### To do
Please answer from the passage on managing Emacs buffers: what command does it suggest for a better listing of buffers?

### Passage provided
....................

Now you have the tools necessary to explore Emacs Lisp code without getting lost. Doing documentation lookups on everything you see that you don’t understand is a great way to start familiarizing yourself with Elisp code.

Before we move on, lookup the descriptions for progn, require, add-hook, and emacs-lisp-mode-hook and read them. Don’t be afraid if you encounter words you don’t understand. Seeing the bigger picture in all the lingo takes time, but just doing this will help you start to understand it.

Managing buffers

You can list the buffers that are currently open by typing M-x list-buffers. Using the bindings we defined earlier, you can switch to the window that is opened and hit q to close it when you’re done. To switch to one of these buffers, typing M-x switch-to-buffer will bring up a minibuffer prompt where you can type the name of a buffer to switch to it.

For a better listing, you can use M-x ibuffer.

IBuffer with the default settings

The default bindings you should care about right now are:

IBuffer has all sorts of useful features for browsing, filtering, and editing open buffers. But at least for a Vim user, its keybindings won’t at all be intuitive. Typing j accidentally will call jump-to-buffer, which is almost certainly not what you want. If you felt like typing the name of the buffer at a prompt, you probably wouldn’t have opened IBuffer to begin with!

Aside from being unnatural for Vim users, the interface to IBuffer isn’t actually that bad. The keybindings are mostly single-key sequences, unlike more poorly-designed Emacs modes, and the functions allow for quick actions that will save you tons of work.

Stealing IBuffer’s keymap

When I previously wrote about my experience switching to Evil, I mentioned there are a couple of different ways to deal with major mode keymaps being inconsistent with Evil. I’ll be covering the full remapping approach here, since it has a few benefits:

  • Your major modes will be more tightly integrated with Evil.

....................

### Data segment
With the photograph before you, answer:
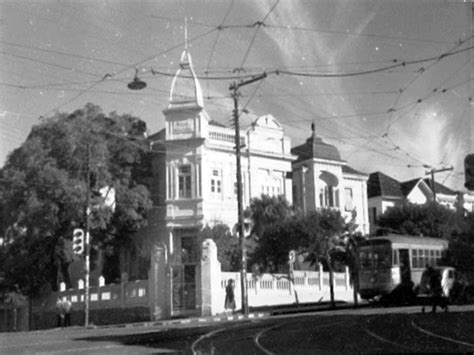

....................

### The result
M-x ibuffer